Tarea » Prosigue, por favor, el texto sobre la historia de las ciencias desde el punto en que se detiene.

Texto fuente »
4 min. de lectura

 

Primera entrega acerca del desarrollo de las ciencias positivas a lo largo de la historia.

Las ciencias no son simplemente cuerpos organizados de teorías verificables o estructuras formales que se ajusten con la realidad. Las disciplinas científicas son resultado de un proceso histórico que, aunque desde nuestra perspectiva poco importe para poder resolver un teorema geométrico o calcular la velocidad de caída de los cuerpos, no se produjo más que en el contexto de la Grecia clásica, origen de una tradición ininterrumpida que se prolonga hasta nuestros días.

La actividad filosófica sería inconcebible sin los problemas que plantean las ciencias, y en buena lógica, si queremos entender la historia de la filosofía, habrá que trazar una genealogía de las distintas ciencias y su desarrollo a la largo de la historia. Para ello, en primer lugar distinguiremos cuatro acepciones de ciencia diferentes:

  1. La ciencia como «saber hacer». Habilidad, maestría, conjunto de conocimientos en cualquier cosa. La ciencia del caco, del palaciego, del hombre vividor. La «ciencia de la honra» que decía Calderón de la Barca.
  2. La ciencia como «conjunto de proposiciones derivadas de principios». Esta idea de ciencia ha llegado hasta nuestros días, bajo la forma de una estructura de razonamientos de los que derivar conclusiones. Es la idea de Aristóteles al considerar el silogismo, o la de Rudolf Carnap cuando habla de los enunciados teóricos derivados de proposiciones protocolares, a partir de las cuales ir edificando la estructura de la ciencia como un saber unificado.
  3. La ciencia en sentido estricto. Nos referimos a las ciencias exactas, físicas, químicas y naturales. Esto es, a las ciencias en sentido estricto, las que han transformado decisivamente nuestro mundo.

Datos registrados:
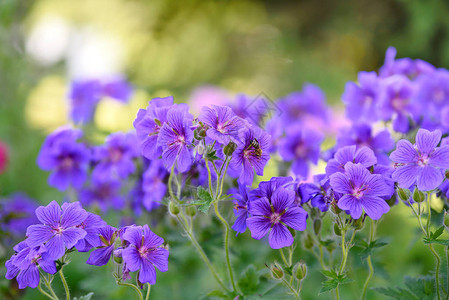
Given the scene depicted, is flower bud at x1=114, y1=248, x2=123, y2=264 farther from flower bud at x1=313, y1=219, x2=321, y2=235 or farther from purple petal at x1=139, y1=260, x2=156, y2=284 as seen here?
flower bud at x1=313, y1=219, x2=321, y2=235

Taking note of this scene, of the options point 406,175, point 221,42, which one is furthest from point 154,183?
point 221,42

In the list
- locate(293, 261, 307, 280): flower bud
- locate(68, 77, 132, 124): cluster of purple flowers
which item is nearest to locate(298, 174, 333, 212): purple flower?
locate(293, 261, 307, 280): flower bud

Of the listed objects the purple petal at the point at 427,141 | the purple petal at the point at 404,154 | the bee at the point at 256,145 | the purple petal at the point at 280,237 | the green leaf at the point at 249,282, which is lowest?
the green leaf at the point at 249,282

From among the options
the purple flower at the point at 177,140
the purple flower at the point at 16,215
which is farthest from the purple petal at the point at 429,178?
the purple flower at the point at 16,215

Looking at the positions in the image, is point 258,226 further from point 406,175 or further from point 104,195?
point 104,195

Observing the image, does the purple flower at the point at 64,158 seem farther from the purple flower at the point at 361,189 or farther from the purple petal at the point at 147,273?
the purple flower at the point at 361,189

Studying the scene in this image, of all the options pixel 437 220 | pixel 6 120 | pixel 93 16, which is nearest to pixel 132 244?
pixel 437 220

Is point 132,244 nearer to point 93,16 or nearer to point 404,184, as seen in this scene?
point 404,184
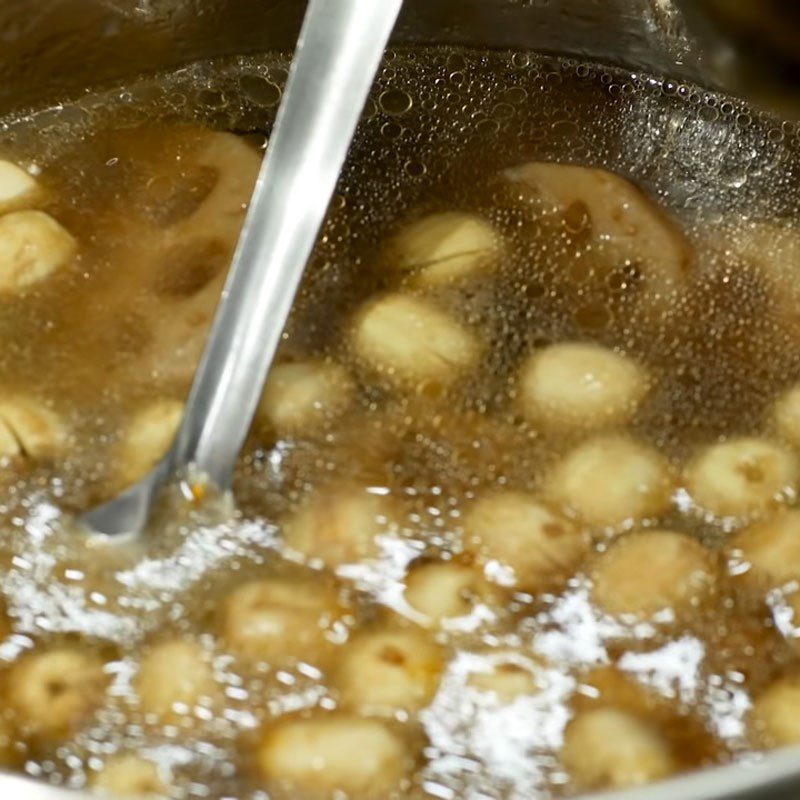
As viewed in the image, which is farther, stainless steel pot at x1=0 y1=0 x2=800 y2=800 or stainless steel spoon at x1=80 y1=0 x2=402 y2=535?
stainless steel pot at x1=0 y1=0 x2=800 y2=800

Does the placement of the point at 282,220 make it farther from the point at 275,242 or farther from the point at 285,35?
the point at 285,35

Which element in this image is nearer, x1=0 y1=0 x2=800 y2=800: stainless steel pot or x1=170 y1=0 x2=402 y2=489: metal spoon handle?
x1=170 y1=0 x2=402 y2=489: metal spoon handle

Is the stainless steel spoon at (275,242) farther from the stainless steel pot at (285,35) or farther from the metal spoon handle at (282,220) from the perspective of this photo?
the stainless steel pot at (285,35)

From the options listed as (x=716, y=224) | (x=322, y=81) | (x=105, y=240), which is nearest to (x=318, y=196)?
(x=322, y=81)

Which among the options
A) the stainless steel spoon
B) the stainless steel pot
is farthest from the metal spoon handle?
the stainless steel pot

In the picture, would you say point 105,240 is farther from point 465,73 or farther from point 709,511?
point 709,511

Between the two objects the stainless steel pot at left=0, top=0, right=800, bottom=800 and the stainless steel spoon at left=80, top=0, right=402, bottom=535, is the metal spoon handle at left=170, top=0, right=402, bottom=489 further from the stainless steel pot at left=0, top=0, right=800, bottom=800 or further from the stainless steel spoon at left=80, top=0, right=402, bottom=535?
the stainless steel pot at left=0, top=0, right=800, bottom=800

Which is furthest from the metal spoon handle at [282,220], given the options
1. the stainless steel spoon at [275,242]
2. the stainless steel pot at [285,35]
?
the stainless steel pot at [285,35]
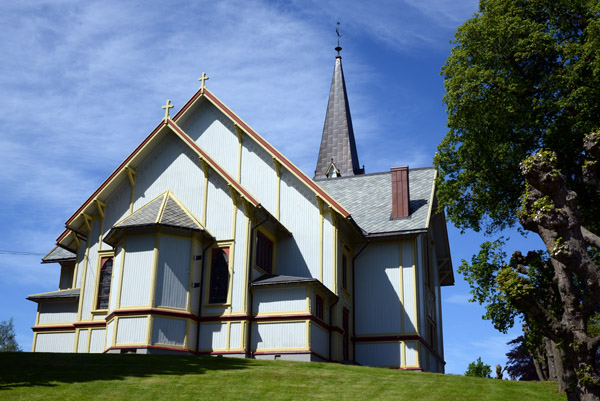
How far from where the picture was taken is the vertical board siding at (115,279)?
26719 mm

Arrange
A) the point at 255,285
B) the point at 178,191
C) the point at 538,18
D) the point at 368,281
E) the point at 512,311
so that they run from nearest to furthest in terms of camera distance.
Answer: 1. the point at 512,311
2. the point at 538,18
3. the point at 255,285
4. the point at 178,191
5. the point at 368,281

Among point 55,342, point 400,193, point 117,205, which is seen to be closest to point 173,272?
point 117,205

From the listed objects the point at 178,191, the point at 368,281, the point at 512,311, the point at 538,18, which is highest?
the point at 538,18

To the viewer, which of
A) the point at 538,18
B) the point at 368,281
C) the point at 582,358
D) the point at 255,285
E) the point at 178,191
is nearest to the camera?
the point at 582,358

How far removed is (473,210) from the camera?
85.2 feet

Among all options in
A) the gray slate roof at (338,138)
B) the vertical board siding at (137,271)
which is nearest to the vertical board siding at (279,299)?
the vertical board siding at (137,271)

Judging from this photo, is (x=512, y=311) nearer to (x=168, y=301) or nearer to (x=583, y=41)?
(x=583, y=41)

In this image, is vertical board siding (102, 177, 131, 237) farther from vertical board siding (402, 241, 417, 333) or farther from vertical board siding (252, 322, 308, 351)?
vertical board siding (402, 241, 417, 333)

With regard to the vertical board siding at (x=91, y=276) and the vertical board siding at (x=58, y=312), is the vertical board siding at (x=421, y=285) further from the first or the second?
the vertical board siding at (x=58, y=312)

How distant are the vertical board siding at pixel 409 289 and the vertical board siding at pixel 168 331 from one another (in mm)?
10569

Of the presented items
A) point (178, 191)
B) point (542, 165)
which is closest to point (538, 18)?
point (542, 165)

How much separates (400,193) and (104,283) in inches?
584

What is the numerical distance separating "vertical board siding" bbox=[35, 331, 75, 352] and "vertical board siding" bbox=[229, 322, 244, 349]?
8.32m

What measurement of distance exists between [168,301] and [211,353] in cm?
273
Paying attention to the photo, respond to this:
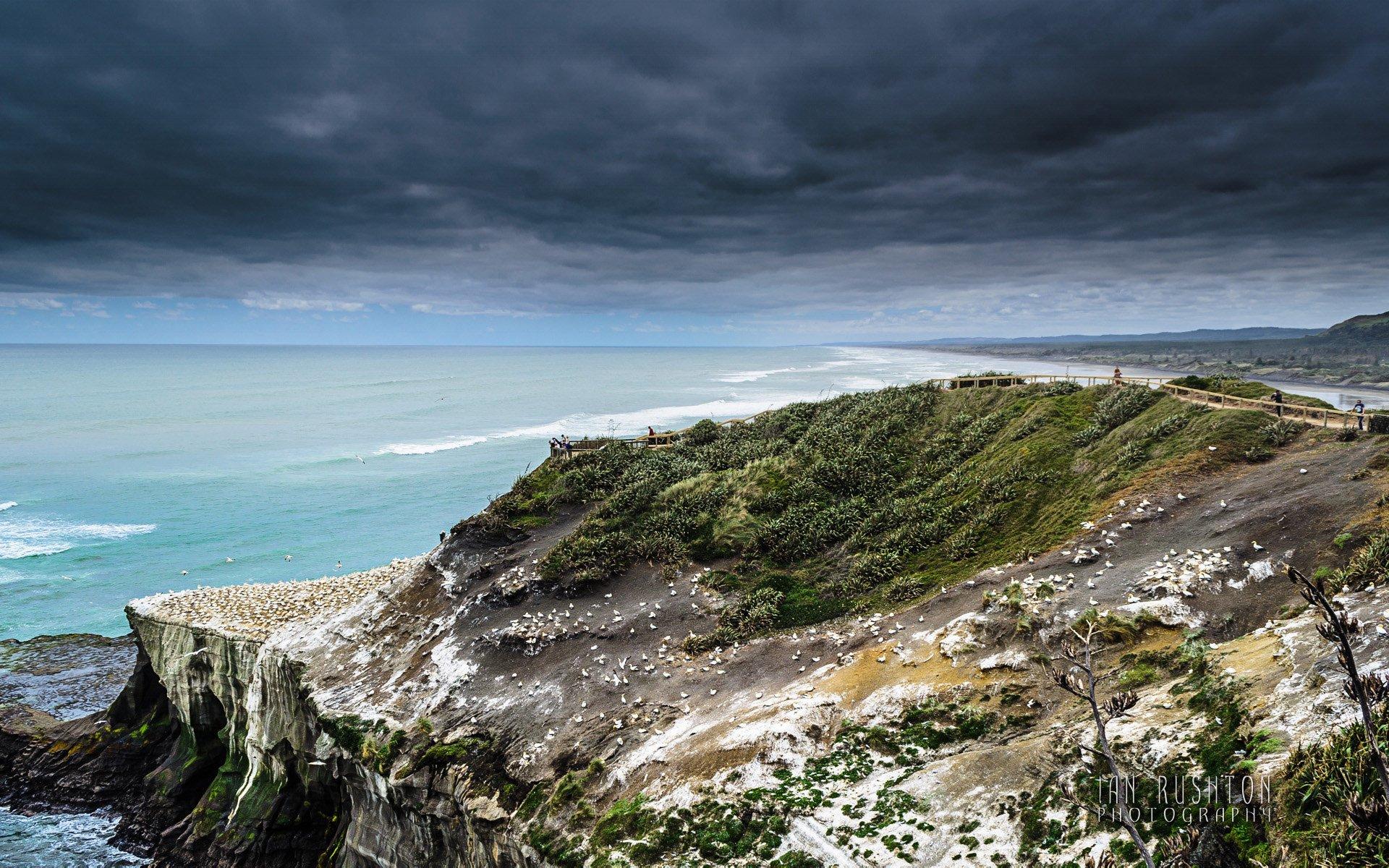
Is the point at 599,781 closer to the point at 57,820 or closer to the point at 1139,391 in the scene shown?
the point at 1139,391

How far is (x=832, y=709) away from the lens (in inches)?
664

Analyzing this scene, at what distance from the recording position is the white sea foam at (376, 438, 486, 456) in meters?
80.1

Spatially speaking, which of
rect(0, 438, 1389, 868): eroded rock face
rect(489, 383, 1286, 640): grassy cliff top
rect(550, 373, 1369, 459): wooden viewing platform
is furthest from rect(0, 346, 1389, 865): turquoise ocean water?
rect(489, 383, 1286, 640): grassy cliff top

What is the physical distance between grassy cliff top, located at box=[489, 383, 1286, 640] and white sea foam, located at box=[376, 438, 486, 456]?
51.5m

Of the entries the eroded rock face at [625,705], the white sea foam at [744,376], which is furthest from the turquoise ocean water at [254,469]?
the eroded rock face at [625,705]

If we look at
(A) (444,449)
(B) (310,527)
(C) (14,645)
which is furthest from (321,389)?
A: (C) (14,645)

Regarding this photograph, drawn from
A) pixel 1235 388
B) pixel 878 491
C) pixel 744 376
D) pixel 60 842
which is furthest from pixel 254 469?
pixel 744 376

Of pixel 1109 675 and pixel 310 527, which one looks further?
pixel 310 527

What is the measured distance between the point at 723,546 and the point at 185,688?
2428 cm

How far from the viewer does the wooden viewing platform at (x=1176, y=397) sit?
74.4 ft

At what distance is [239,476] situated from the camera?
69.8 m

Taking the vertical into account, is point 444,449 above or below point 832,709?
above

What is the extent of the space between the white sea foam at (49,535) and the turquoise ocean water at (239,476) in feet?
0.58

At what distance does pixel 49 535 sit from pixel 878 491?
63392mm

Resultado del ejercicio »
  4. La ciencia como una suerte de «extensión» a otras disciplinas anteriormente concebidas como seudocientíficas, tales como la lingüística, la historia, etc. Son las actualmente denominadas «ciencias humanas», que también buscan su lugar junto a las ciencias en sentido estricto.

Si miramos hacia la Antigüedad clásica, encontraremos que buena parte de lo que hoy son ciencias ya constituidas categorialmente, con sus principios y teoremas, sencillamente no existían. El mundo griego no estaba conceptualizado ni de lejos como el actual; tan solo la geometría, modelo de racionalidad para los primeros filósofos presocráticos, podía enarbolarse como ciencia en sentido estricto, así como ciertas nociones de astronomía.

El resto de especulaciones sobre los arjés o principios, como el agua (Tales de Mileto), el aire (Anaxímenes) o el fuego (Heráclito), que junto con la tierra formarían los cuatro elementos comunes, de cuyas transformaciones por alteración cualitativa se formarían los distintos cuerpos  existentes, eran en rigor especulaciones filosóficas.

La concepción aristotélica de la ciencia

Aristóteles, que clasificó las diversas disciplinas en sus escritos, puso orden dentro de un panorama bastante deslabazado. Partiendo de su teoría de los tres grados de abstracción que expone en la Metafísica, dividió las distintas disciplinas relativas a los cuerpos en físico-químicas y biológicas. El primer grado de abstracción sería el movimiento, el segundo grado la matemática, entendida como materia inteligible; en él se incluirían tanto las formas, las almas, consideradas como principios de los organismos vivientes, como todas las sustancias corruptibles, sujetas a cambio.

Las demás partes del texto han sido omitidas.